Another reason prices drop is due to mean reversion. Simply stated mean reversion is the concept that a fund’s prices will move toward their average over time. A simple, but exaggerated example of this is let’s say a fund’s average return is 10% over 20 years. In one year it returns 40% – which is very respectable. However, according to mean reversion it can be expected (although there’s no guarantee as to when) that at some point in the future the fund is going to experience a declination (either gradually or suddenly) in order to get back to its average return of 10%.
Another way to look at this concept is standard deviation (for another article later) which is really how much something flip-flops around an average. To keep things easy, let’s say this fund has a standard deviation of 10% also. With an average return of 10% and a high of 40%, means that this fund went three standard deviations above its average. This means that it could also go three standard deviations below the average or achieve a -20% return.
Without getting too mathematical or statistical on our readers it simply means that this fund flip-flops a lot and if it’s flipped 40% returns in the last year, there’s a good chance it could flop going forward.

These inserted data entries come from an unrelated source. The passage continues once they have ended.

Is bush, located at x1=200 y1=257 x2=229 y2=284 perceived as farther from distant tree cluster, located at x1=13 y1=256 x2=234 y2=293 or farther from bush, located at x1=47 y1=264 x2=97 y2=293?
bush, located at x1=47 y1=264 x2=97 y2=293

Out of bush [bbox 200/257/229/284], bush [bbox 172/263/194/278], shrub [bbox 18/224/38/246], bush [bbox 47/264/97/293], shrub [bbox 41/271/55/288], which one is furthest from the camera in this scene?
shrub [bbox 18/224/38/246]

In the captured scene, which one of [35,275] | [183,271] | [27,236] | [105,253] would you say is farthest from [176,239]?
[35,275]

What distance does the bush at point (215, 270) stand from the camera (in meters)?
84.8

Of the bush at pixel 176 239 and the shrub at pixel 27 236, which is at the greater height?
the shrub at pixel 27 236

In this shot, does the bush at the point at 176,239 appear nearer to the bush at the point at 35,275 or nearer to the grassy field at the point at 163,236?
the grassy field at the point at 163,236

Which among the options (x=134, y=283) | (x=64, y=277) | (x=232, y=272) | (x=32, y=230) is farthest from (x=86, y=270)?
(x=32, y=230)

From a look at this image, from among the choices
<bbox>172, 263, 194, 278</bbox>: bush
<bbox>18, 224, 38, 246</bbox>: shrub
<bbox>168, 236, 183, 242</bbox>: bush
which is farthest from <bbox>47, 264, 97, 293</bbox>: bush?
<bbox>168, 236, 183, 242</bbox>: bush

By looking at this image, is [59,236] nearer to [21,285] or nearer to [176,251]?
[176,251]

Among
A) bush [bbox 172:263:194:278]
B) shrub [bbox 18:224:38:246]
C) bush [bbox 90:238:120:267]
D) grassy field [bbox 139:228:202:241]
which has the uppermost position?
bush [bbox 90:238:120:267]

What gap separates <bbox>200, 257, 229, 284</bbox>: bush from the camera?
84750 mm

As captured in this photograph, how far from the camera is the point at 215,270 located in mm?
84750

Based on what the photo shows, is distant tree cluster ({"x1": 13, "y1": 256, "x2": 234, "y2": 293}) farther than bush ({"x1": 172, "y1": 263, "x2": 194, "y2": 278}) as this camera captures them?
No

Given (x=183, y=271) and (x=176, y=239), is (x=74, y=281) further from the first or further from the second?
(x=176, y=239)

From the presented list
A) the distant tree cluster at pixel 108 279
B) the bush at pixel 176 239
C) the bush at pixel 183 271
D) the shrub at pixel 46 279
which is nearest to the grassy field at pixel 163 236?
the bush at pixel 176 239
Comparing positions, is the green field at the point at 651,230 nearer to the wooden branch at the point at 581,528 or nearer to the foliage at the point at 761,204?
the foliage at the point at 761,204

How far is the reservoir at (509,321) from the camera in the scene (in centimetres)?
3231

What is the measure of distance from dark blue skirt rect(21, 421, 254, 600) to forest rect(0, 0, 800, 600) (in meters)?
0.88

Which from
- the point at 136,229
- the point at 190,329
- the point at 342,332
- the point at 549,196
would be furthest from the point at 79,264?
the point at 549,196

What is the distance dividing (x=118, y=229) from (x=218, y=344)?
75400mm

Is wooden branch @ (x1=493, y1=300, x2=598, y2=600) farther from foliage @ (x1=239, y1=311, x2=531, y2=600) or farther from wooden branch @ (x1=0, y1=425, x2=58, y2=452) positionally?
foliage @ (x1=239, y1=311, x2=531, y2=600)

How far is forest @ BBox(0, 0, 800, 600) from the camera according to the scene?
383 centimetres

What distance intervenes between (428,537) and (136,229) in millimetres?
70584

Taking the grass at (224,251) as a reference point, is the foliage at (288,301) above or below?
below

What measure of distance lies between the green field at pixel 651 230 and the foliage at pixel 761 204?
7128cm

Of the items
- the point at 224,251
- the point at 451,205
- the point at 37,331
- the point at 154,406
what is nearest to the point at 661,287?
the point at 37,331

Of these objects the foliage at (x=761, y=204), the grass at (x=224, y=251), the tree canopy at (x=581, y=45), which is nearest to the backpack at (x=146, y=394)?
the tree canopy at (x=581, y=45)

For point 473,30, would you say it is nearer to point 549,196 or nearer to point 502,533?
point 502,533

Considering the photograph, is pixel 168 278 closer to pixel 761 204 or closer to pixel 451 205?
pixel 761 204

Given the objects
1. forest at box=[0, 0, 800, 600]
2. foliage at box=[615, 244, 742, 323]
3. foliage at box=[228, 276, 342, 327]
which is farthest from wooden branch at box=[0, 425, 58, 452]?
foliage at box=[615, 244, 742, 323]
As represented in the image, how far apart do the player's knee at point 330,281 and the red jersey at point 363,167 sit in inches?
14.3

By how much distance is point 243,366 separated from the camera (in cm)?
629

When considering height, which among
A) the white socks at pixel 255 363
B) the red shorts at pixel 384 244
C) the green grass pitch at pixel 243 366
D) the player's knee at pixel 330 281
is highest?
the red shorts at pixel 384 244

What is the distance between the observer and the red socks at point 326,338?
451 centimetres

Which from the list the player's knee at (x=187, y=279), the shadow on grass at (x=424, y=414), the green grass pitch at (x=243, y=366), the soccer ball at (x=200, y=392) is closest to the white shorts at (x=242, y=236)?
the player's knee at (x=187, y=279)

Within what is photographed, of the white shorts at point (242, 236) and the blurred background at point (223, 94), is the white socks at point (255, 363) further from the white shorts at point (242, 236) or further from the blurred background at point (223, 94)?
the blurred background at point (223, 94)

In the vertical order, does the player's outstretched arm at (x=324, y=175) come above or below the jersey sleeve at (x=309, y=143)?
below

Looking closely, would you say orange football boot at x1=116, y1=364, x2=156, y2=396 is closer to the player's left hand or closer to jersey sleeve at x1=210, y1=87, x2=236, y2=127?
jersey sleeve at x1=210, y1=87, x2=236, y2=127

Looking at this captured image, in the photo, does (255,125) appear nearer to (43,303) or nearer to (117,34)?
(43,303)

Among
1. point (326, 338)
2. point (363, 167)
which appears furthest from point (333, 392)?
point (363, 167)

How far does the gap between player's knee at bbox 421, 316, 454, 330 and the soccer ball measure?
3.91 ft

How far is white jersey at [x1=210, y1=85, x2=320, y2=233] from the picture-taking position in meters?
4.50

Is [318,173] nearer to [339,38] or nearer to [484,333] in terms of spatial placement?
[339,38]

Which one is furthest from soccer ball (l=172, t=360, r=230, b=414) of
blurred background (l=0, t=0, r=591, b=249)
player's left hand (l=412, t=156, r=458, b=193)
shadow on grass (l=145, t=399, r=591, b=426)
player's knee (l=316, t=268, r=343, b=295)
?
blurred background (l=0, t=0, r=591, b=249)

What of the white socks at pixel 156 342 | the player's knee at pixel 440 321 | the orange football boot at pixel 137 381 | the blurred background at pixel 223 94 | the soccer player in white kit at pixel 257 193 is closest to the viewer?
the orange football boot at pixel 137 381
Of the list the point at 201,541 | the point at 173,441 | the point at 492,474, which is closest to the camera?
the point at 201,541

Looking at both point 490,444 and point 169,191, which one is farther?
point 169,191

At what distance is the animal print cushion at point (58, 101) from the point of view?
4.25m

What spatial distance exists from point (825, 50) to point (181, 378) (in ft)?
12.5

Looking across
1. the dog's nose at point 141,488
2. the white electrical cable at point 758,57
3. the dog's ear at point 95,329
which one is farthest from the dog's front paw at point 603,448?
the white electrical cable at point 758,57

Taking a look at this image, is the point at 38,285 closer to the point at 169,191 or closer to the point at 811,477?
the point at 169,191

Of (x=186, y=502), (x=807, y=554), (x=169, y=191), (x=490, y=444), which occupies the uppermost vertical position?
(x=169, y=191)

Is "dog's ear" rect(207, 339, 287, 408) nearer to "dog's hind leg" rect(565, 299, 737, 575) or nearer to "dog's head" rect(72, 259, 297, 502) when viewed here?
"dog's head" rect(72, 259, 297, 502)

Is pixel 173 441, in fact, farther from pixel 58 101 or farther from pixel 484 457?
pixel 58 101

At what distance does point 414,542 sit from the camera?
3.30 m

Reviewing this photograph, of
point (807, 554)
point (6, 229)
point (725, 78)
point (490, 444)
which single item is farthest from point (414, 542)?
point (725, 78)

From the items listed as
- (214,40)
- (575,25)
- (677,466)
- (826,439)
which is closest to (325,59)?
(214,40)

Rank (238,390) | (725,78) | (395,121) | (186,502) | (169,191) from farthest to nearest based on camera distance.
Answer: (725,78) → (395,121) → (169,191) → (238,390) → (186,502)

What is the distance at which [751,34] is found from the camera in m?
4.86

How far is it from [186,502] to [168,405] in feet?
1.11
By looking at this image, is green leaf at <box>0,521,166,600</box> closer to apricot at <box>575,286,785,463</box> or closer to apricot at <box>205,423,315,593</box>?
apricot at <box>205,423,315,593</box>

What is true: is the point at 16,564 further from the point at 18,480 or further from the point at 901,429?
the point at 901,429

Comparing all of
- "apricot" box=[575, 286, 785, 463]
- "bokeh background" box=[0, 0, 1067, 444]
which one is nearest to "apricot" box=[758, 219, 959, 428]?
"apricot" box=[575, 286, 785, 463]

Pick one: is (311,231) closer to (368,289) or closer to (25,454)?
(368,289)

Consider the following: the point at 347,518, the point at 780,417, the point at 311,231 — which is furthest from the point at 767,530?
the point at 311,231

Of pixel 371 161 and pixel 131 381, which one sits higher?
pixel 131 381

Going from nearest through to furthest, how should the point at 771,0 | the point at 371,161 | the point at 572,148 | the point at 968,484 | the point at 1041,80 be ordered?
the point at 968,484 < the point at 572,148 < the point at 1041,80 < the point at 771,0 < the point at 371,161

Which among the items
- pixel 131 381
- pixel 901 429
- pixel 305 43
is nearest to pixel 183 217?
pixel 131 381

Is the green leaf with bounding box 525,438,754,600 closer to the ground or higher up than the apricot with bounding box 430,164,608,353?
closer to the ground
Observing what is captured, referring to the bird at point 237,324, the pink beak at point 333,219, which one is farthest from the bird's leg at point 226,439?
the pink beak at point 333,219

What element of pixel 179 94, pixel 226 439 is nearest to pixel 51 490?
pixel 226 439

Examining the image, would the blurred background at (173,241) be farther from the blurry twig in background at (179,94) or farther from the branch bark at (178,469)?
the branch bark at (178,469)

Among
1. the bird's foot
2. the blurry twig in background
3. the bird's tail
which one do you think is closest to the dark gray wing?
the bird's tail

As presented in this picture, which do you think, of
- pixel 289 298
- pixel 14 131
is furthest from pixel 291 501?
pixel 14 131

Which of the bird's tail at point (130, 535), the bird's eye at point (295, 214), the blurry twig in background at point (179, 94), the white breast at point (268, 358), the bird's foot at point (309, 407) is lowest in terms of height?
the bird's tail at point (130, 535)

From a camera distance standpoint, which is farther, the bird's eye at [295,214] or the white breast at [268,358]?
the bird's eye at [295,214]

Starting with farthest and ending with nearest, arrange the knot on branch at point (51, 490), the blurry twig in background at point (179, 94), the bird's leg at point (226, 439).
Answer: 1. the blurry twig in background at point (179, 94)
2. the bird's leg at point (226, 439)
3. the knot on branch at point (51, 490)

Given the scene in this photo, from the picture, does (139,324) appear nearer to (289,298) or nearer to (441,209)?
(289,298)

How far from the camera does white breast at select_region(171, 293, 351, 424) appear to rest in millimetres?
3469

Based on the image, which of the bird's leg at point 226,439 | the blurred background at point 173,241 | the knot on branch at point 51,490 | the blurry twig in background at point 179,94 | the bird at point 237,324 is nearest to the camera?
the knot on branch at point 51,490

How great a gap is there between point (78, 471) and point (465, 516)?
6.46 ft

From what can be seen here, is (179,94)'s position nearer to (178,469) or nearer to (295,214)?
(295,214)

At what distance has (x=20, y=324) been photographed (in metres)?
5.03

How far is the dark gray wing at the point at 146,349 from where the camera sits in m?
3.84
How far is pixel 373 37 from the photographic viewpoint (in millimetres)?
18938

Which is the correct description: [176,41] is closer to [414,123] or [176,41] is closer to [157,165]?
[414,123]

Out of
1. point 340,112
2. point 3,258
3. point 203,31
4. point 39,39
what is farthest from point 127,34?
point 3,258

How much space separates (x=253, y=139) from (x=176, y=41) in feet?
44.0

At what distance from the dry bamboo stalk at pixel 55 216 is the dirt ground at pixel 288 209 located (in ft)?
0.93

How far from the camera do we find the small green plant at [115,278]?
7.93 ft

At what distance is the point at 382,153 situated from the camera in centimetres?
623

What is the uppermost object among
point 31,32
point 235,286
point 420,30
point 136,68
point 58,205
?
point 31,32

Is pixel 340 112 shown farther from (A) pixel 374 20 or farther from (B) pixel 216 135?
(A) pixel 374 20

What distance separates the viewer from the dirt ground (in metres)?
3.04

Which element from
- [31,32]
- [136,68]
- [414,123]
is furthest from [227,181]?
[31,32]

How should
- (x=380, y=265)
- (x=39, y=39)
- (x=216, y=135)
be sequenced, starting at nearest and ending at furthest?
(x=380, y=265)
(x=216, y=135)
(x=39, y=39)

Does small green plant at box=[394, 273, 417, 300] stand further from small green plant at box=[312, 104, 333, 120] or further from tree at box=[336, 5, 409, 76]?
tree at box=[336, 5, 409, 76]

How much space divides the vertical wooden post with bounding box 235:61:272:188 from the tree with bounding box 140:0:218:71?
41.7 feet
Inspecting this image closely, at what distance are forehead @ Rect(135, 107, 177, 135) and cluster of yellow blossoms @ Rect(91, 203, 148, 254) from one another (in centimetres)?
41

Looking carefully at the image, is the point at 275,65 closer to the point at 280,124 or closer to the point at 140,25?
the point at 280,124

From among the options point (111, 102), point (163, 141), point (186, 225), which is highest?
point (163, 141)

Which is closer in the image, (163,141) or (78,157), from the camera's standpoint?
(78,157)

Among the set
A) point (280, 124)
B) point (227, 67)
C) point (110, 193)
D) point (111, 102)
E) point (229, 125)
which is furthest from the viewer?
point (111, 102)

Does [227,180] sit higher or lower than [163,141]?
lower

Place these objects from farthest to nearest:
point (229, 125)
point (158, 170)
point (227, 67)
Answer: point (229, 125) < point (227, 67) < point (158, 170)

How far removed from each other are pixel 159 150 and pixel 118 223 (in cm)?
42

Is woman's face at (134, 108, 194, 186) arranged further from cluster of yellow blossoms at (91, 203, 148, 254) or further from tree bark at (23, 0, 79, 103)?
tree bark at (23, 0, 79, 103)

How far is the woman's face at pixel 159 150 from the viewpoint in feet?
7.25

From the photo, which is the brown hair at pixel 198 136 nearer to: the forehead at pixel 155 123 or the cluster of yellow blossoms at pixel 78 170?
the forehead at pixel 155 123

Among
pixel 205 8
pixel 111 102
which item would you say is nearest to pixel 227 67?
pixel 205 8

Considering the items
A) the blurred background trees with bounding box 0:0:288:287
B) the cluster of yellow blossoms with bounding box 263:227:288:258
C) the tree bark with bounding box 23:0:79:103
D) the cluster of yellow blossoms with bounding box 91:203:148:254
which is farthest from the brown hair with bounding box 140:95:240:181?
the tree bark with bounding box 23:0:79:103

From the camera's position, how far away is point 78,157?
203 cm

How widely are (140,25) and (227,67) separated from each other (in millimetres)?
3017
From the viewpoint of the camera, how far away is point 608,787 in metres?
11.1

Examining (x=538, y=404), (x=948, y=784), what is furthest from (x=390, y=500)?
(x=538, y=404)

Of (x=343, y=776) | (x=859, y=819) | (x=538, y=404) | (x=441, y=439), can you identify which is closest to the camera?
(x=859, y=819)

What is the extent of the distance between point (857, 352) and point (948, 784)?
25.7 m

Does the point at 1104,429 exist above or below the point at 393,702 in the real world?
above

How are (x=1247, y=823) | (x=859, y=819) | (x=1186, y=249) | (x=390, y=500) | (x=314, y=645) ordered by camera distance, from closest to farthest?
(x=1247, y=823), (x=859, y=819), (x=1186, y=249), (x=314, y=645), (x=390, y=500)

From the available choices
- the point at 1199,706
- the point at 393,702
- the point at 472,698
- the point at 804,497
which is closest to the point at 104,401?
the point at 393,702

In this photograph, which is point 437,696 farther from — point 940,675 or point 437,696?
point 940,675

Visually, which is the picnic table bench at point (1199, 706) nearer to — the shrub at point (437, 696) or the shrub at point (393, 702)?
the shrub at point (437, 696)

Rather than chasing returns a wise choice is to invest broadly among asset classes and diversify accordingly. An excellent way to do this is through indexing – buying index funds of different asset classes (such as stock, bonds real estate and international stocks and bonds). This helps an investor avoid chasing returns and helps them accept that certain asset classes will rise and others will fall – but the combination of all of them in one portfolio not only lowers overall portfolio risk, but prevents an investor from chasing the next big fund – which according to the latest financial magazines – already happened.